From Walmart to D.C. rights, college activists have taken on District issues, but many aren’t city residents and are not personally touched by the battle they’re fighting. The latest example was a Friday protest for D.C. rights organized by D.C. Vote’s chief student organizer Corryn Freeman. The group of about 70 protesters who descended on Capitol Hill to express outrage against federal oversight of the District was a mix of college students and longtime D.C. rights activists.

Freeman coordinated the group as they spread along a city block. She told The Washington Examiner that she started planning the protest more than three weeks before D.C. Mayor Vince Gray was arrested in a similar Capitol Hill protest on April 11. Freeman is a Howard University senior. She grew up in Columbia and is still a Maryland resident.

“It is important to some folks that she’s not directly impacted,” said Ilir Zherka, executive director of D.C. Vote. “We definitely need engagement from youth, and we’re thrilled to have her.”

Freeman said she’s planning to become a D.C. resident soon. “I love this city,” she said. Freeman said she got involved with D.C. Vote after hearing Zherka speak at Howard. She said D.C. rights touches her on a personal level.

“I’m a black woman. My parents instilled in me that my voting rights were won in blood,” Freeman said. “For me, it was in blood in two ways. As a woman and as an African American.”
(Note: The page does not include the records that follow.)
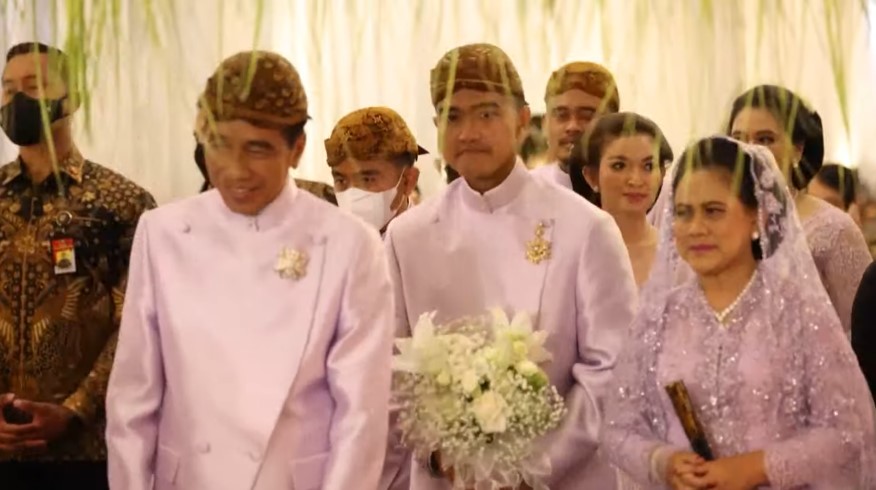 midodareni Kaesang dan Erina Gudono © berbagai sumber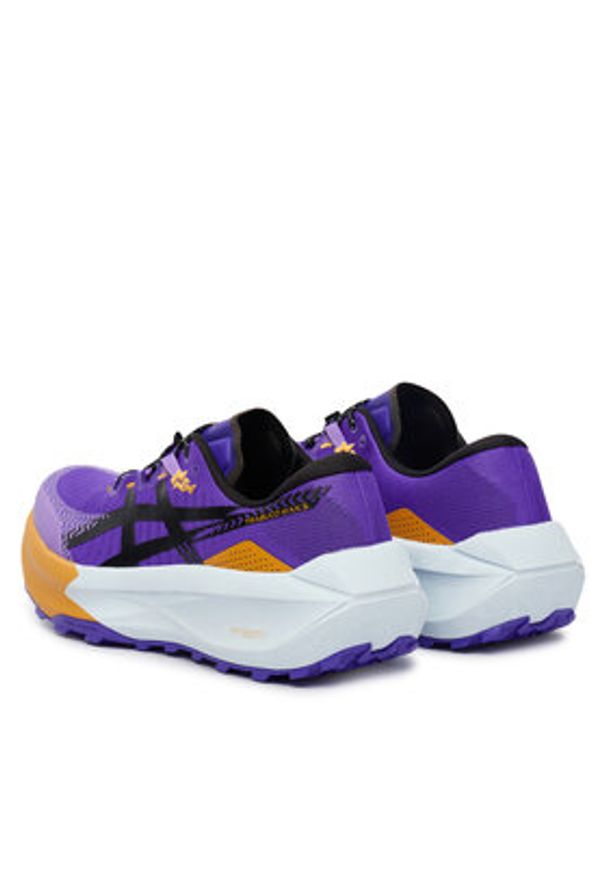 Asics Buty do biegania Trabuco Max 5 1011C164 Niebieski. Kolor: niebieski. Materiał: mesh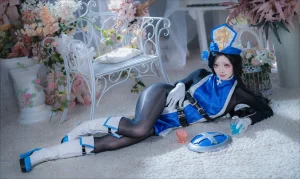 《胜利女神：妮姬 梅登 冰玫瑰》｜前野太太 · 94张写真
A group composed almost entirely of college students that protested outside a developer connected to plans for Walmart to open stores in the District was a bit different. The 25 protesters who gathered outside the Woodley Park Metro station in December nearly got lost on the three-block walk to the developer’s house. A police officer tasked with covering the march had to direct the protesters to make the correct turn.

When it comes to D.C. rights, though, officials made clear on Friday that getting the younger generation involved – regardless of their residency – would be the only way to ensure the fight goes on.

The fight for D.C.’s statehood, “is a relay race through time, with one generation passing the baton to the next,”

Zherka told the protesters before they marched. “What we need is student power, youth power, and that’s what today is about.”